# [Task requirements]
Among the records below, one line contains "this 640×480 image."; copy that line and all that follow it, exactly as written.

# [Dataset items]
####################
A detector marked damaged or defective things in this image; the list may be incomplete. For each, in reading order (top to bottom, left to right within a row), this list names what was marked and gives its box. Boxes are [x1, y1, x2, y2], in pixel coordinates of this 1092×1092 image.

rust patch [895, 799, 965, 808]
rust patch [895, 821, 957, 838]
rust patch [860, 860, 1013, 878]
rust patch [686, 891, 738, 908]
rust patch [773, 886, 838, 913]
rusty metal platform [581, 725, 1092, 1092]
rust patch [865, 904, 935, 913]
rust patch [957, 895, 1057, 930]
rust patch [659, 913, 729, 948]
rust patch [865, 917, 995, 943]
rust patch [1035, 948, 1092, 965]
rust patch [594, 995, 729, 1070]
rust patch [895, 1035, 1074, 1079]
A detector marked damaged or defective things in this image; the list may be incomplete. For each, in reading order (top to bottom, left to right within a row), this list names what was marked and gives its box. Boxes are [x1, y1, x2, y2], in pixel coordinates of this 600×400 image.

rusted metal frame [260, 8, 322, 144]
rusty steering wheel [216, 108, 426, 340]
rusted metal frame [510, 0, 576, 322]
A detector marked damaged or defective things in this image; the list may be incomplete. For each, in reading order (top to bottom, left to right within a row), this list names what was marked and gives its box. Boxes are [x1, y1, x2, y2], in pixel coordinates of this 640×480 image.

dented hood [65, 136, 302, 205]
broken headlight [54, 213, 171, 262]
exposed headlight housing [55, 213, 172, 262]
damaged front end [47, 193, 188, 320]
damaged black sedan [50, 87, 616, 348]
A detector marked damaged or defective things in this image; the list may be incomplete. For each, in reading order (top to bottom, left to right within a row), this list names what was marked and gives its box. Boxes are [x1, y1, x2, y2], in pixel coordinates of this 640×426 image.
####################
# [Written reply]
A detector marked damaged or defective things in this image; the list may be incomplete. For each, in reading order (top to bottom, left to right within a row), this list names what was marked and gives its box. Boxes are [x1, y1, x2, y2], in pixel coordinates of this 640×480 image.

dented hood [65, 136, 302, 205]
broken headlight [54, 213, 171, 262]
exposed headlight housing [55, 213, 172, 262]
damaged front end [47, 193, 188, 320]
damaged black sedan [50, 87, 616, 348]
A detector marked damaged or defective things in this image; the list may be incomplete. For each, in reading order (top to bottom, left to right within a row), this list names what was marked and gives its box. Boxes are [x1, y1, x2, y2], in pixel coordinates of this 640×426 image.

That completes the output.